A enfermeira optou por analisar a evolução do quadro num intervalo de cinco anos e por isso pesquisou as notificações de 2002 e 2006 a partir de prontuários do Conselho Tutelar. “Não quer dizer que a violência em si aumentou 60%, porque entendo que há mais campanhas hoje e que mais pessoas estejam denunciando, ficou mais fácil”, ponderou.

A maioria dos denunciantes é de parentes da vítima, como avós e tios (41,9%). Em 27,3% das denúncias, quem as reportou foi o profissional de saúde que atendeu a criança e, em 13%, vizinhos. A mãe faz a denúncia em 20% dos casos, índice considerado baixo pela pesquisadora. “Quando o agressor é o pai, a mãe tem medo de represália; em muitos casos o homem é o provedor da casa”, explicou Christina Martins.

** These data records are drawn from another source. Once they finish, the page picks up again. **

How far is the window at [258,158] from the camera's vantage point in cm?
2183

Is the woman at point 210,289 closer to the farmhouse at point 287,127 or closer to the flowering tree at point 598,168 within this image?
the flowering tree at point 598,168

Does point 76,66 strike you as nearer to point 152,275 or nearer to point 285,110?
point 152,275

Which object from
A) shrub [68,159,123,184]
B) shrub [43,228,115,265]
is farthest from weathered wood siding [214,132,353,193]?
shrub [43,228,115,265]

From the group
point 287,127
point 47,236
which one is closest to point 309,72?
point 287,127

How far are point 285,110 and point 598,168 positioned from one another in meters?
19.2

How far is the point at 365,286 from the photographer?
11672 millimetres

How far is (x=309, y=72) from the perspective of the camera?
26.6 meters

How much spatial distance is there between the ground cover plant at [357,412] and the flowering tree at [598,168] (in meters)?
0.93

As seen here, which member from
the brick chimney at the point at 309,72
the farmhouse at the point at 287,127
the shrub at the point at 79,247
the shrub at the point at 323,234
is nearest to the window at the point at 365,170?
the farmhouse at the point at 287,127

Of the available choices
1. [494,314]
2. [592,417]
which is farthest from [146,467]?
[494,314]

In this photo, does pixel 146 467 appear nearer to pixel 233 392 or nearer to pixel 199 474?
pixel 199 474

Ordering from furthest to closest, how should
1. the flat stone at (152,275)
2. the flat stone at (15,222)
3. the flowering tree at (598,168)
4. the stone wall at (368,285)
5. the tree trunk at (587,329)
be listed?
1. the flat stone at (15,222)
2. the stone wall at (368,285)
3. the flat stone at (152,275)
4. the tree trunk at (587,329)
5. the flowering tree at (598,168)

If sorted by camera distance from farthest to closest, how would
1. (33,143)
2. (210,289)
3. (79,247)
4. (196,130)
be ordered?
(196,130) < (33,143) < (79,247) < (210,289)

De 607 casos registrados nos Conselhos Tutelares em 2002, apenas quatro agressores foram presos. Naquele ano, 230 ocorrências foram comunicadas à Justiça porque que havia risco de morte. Desses, 40% foram arquivados por falta de provas contra o agressor ou cessão do risco, 31,7% ainda tramitam e apenas 1,7%, isto é, quatro agressores pararam na cadeira. Mais de 22% dos casos têm destino ignorado. “Descobrir que apenas quatro pessoas foram para a cadeia foi decepcionante. A morosidade da Justiça é um entrave para a punição dos agressores”, avaliou a enfermeira. Combate

Desde janeiro de 2007 uma comissão formada pelas secretarias municipais de Educação, Saúde e Assistência Social, em conjunto com o Ministério Público, e secretaria de Estado da Criança e Juventude, entre outros órgãos, estuda a reestruturação da rede de combate à violência infantil no município.

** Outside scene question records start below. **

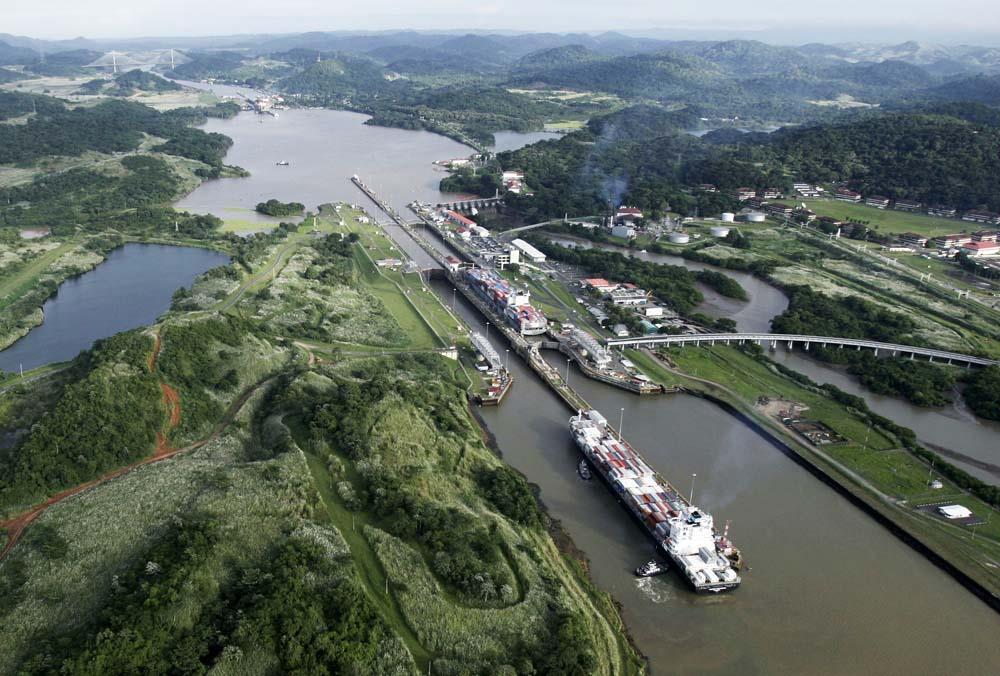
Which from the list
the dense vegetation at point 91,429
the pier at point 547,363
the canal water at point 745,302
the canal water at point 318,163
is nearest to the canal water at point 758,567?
the pier at point 547,363

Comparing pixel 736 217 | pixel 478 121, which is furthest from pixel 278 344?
pixel 478 121

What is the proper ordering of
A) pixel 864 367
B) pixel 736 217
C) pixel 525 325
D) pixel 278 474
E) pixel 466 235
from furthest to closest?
pixel 736 217
pixel 466 235
pixel 525 325
pixel 864 367
pixel 278 474

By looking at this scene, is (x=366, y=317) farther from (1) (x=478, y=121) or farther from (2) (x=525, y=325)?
(1) (x=478, y=121)

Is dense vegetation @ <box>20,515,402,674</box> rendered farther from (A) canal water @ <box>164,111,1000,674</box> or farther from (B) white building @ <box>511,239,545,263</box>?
(B) white building @ <box>511,239,545,263</box>

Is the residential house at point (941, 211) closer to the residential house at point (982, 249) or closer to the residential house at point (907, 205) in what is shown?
the residential house at point (907, 205)

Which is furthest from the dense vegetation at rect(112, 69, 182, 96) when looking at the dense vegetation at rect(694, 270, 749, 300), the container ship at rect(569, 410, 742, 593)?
the container ship at rect(569, 410, 742, 593)

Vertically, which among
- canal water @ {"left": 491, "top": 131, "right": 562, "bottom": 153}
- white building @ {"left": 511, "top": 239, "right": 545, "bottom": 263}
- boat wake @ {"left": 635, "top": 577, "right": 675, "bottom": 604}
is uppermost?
boat wake @ {"left": 635, "top": 577, "right": 675, "bottom": 604}
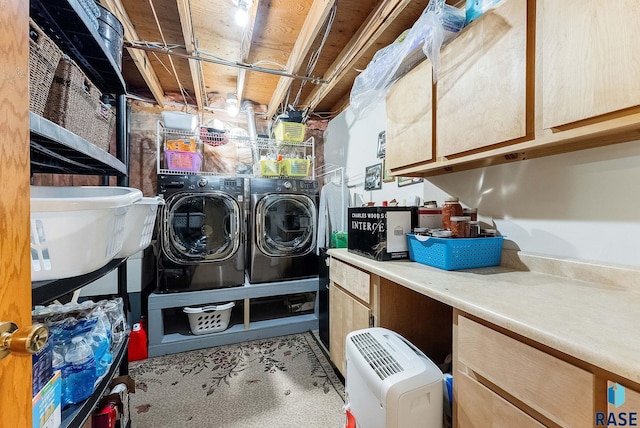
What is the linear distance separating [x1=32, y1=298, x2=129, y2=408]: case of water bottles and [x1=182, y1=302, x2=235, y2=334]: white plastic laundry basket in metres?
1.17

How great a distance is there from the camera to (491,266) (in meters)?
1.38

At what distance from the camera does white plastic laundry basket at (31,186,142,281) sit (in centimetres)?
66

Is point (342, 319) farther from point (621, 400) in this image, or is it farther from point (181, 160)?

“A intenção é promover um conjunto integrado para pensar estratégias de enfrentamento”, afirmou a secretária de Assistência Social em exercício, Nívea Maria Polezer. Um dos frutos do trabalho da comissão é a criação de um centro de proteção para crianças e adolescentes vítimas da violência, que vai reunir todos os serviços oferecidos em Londrina. Outro ponto trabalhado é a estruturação de um banco de dados com informações acerca do agressor e da vítima, de modo a permitir a identificação de casos reincidentes. O encaminhamento dado ao agressor também tem sido discutido pela comissão.

Seqüelas vão de cicatrizes a deformações e transtornos psicológicos

O estudo de análise epidemiológica da violência infantil, realizado pela enfermeira Christine Martins, também apontou que 99% dos casos deixam seqüelas nas vítimas – sejam cicatrizes na pele, deformações, deficiências (perda de visão, por exemplo) ou seqüelas psicológicas. Há ainda situações com uso de objeto cortante, líquido quente ou corrosivo. Pouco mais de 30% (30,4%) são de negligência e 18,4% são de violência sexual.

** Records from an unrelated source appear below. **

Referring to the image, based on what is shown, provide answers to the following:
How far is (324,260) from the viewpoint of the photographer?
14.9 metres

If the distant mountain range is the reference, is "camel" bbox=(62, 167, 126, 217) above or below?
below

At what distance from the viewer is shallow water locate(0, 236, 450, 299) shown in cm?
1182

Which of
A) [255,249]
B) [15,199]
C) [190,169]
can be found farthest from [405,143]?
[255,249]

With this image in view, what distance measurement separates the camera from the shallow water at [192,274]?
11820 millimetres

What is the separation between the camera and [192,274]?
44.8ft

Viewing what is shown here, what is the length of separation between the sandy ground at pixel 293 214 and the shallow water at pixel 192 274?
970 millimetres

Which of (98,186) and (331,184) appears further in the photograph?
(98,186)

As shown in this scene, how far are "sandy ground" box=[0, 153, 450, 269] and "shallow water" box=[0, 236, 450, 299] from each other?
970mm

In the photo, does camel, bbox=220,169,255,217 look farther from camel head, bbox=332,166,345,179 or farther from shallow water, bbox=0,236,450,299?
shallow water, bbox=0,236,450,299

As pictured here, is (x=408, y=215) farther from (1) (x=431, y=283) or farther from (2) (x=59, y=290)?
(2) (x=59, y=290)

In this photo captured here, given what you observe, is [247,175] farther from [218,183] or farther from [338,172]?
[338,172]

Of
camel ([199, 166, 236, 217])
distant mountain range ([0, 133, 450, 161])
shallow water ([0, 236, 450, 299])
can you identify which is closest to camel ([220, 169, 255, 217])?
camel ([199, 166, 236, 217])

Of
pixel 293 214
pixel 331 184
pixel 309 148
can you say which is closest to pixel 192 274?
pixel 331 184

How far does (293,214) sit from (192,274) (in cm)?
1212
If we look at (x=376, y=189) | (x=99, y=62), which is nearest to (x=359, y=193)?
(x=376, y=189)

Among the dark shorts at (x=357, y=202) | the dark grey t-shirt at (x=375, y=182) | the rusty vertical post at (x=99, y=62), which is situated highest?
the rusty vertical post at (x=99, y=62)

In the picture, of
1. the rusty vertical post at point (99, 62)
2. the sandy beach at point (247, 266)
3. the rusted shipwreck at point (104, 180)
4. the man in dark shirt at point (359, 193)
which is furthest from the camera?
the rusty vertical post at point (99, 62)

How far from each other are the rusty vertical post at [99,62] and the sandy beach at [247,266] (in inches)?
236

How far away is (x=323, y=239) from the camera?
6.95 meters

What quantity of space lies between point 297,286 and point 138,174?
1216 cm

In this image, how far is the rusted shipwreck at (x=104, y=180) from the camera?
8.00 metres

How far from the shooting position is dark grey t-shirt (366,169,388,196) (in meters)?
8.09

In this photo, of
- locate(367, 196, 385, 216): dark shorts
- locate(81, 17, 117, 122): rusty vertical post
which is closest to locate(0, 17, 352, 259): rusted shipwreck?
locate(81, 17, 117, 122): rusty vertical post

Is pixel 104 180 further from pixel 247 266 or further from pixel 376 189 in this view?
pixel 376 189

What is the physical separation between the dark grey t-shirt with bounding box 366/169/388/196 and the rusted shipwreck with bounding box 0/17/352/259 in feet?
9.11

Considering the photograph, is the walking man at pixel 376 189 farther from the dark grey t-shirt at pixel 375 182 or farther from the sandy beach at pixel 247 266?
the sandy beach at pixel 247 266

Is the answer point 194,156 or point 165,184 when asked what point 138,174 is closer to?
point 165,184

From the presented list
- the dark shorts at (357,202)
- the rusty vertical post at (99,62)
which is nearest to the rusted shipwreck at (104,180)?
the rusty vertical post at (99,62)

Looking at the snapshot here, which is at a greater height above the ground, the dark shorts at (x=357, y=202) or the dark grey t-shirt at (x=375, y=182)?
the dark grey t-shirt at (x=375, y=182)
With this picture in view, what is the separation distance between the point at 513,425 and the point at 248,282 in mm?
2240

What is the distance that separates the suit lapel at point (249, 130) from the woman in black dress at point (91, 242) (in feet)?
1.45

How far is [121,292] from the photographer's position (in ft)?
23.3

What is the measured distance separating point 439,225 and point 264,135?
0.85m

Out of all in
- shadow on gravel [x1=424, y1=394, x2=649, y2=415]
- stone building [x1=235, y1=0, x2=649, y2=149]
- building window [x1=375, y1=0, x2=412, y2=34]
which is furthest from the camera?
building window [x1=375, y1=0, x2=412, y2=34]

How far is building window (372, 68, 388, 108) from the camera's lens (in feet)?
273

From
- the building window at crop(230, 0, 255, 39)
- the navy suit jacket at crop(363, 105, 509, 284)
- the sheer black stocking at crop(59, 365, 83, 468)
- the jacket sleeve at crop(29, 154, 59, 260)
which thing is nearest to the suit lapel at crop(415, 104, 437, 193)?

Mais da metade das famílias em que há agressão a crianças possuem renda de até dois salários mínimos, ou R$ 930, segundo o salário nacional. Segundo dados de 2006, quando foram notificados 1.013 casos, os principais agressores eram a mãe (27,8%) e o pai (27,1%), seguidos de padrasto (15,6%) e madrasta (15,7%). As mulheres agressoras estão predominantemente na faixa dos 20 aos 24 anos e os homens, na faixa dos 30 aos 34 anos.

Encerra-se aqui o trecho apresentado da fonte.